If we’re lucky, our bodies will survive into old age. There’s no getting around the fact that our bodies change as we age. It’s not a mistake. It’s written into our DNA. As with any physical practice, our asana practice must change in order to continue to be relevant to our lives.
Back in the ’80s and early ’90s, fancy poses—the so-called “advanced” poses—were important to me. It’s not an exaggeration to say that they helped define my self-worth. Even though I knew that fancy poses are not what the practice was about, my body’s ability to do them made me stand out. It made me feel special.
My body’s abilities bolstered my sense of worth, but I can’t say that achieving fancy poses was ultimately all that satisfying. Even though I could easily perform most of the “advanced” poses, I still never felt good enough. As long as I was focused on achieving fancy poses, there was always another pose out there that was better than the asana I was currently practicing.
What the Yoga of the Past Leaves in its Wake
I’m not sure when this happened—I think it was a gradual process—but in the past 10-15 years, my practice has become simpler, slower, more present-focused. One by one, fancy poses have dropped away, and much to my surprise and pleasure, I’m totally fine with it.
Sure, there have been a few times when I’ve thought wistfully about those full pigeons and 30-minute headstands. But my body and mind have changed. Extreme poses no longer feel healthy. Thirty-minute headstands and full pigeons don’t contribute to my ability to live gracefully in my everyday life.
I have two choices: I can spend my time and energy wishing for the return of my past (perceived) glories, or I can finally enjoy my practice just as it is in a way that I couldn’t at the time I was rocking all those crazy poses. It’s ironic that my former Instagram-worthy practice generated a lot less happiness than my current simple, mindful practice does.
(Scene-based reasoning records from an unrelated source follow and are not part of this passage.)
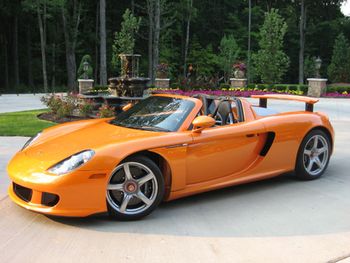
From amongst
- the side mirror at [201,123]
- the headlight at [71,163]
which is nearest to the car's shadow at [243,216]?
the headlight at [71,163]

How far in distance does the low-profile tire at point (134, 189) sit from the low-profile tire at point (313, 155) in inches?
86.0

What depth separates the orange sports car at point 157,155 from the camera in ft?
12.5

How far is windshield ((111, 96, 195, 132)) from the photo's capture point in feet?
14.9

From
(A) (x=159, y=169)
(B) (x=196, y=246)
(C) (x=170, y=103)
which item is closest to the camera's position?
(B) (x=196, y=246)

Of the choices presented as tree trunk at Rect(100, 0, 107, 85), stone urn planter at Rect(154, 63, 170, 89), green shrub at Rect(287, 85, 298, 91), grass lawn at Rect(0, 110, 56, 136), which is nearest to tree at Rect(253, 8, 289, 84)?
green shrub at Rect(287, 85, 298, 91)

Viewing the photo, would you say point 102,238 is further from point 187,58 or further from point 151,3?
point 187,58

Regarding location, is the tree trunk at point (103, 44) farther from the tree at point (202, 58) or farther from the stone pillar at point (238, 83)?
the tree at point (202, 58)

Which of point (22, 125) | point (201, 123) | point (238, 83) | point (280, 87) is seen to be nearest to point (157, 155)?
point (201, 123)

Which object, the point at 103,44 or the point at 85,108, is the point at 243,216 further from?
the point at 103,44

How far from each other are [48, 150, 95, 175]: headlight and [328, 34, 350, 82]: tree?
30.2m

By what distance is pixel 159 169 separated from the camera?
13.7 ft

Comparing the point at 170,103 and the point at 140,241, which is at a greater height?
the point at 170,103

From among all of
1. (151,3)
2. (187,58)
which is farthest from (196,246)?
(187,58)

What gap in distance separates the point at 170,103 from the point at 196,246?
189cm
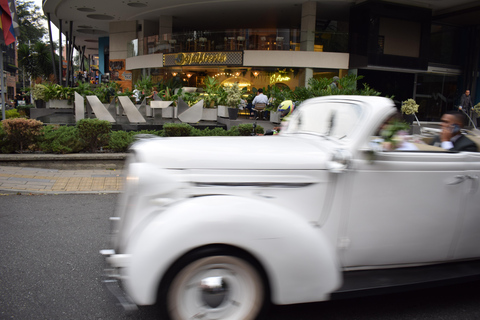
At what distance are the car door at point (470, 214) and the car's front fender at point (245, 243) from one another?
4.22 feet

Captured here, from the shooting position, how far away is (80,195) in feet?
22.8

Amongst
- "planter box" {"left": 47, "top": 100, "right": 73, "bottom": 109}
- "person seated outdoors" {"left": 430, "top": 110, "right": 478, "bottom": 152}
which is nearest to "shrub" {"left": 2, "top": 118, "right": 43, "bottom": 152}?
"person seated outdoors" {"left": 430, "top": 110, "right": 478, "bottom": 152}

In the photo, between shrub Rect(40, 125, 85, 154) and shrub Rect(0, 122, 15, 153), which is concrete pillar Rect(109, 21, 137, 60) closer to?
shrub Rect(40, 125, 85, 154)

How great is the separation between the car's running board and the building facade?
21016 mm

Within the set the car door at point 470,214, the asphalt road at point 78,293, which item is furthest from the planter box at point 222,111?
the car door at point 470,214

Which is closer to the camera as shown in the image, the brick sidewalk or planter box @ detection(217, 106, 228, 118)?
the brick sidewalk

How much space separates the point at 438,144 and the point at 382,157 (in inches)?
62.8

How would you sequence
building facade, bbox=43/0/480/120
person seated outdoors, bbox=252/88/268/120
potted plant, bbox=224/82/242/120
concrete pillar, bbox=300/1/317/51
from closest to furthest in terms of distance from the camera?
1. potted plant, bbox=224/82/242/120
2. person seated outdoors, bbox=252/88/268/120
3. building facade, bbox=43/0/480/120
4. concrete pillar, bbox=300/1/317/51

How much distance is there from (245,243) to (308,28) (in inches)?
931

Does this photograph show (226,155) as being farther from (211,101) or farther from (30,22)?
(30,22)

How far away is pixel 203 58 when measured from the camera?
25.3m

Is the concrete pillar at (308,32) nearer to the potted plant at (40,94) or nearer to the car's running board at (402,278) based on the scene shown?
the potted plant at (40,94)

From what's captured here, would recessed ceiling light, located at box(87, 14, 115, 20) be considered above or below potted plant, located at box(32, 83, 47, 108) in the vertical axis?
above

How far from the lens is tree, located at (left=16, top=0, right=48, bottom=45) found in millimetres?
64819
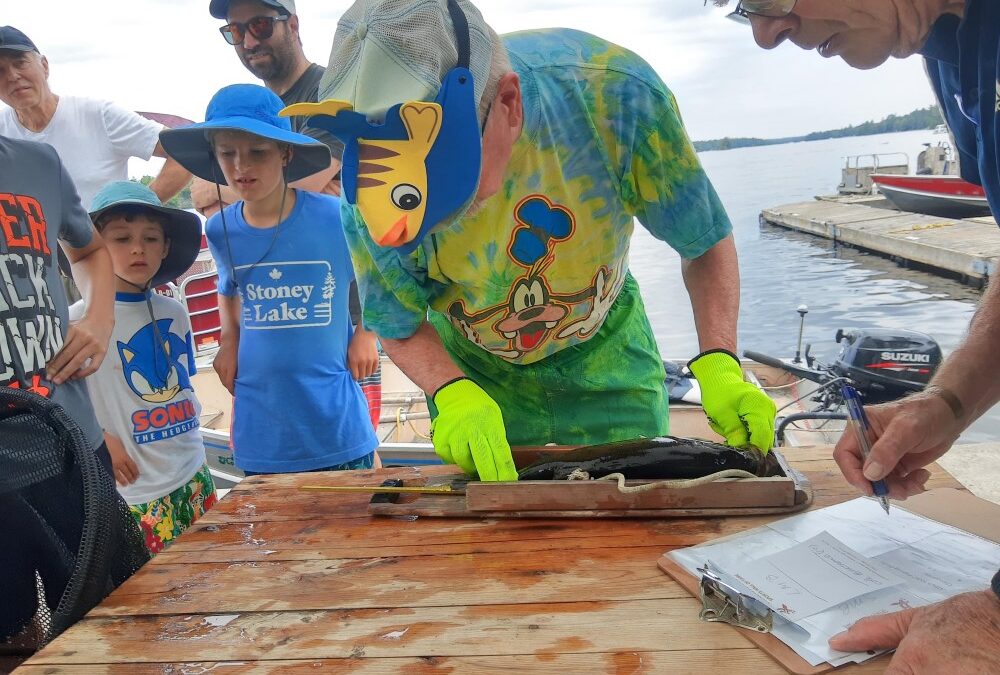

Letting go of the pressure to perform has been a huge relief.
In a talk I heard years ago, author and meditation teacher Joseph Goldstein likened dwelling in the past to dragging around a corpse. Those past hurts and triumphs, the bodies of our past and those fancy poses are gone. Continuing to dwell on them weighs us down and makes it impossible to engage in our lives right now.
The best way to enjoy a rich and satisfying yoga practice is to be present with your practice as it is. That’s where the juice is. Now is where the yoga is. The first of Patanjali’s yoga sutras says: “Now begins the study of yoga.” There’s no yoga asana in the future, or in the past, that will ever be more transformative than the one you’re practicing right now.
Let go of the future. Let go of the past. Commit totally to your practice in this and every moment. It will never be better than it is right now.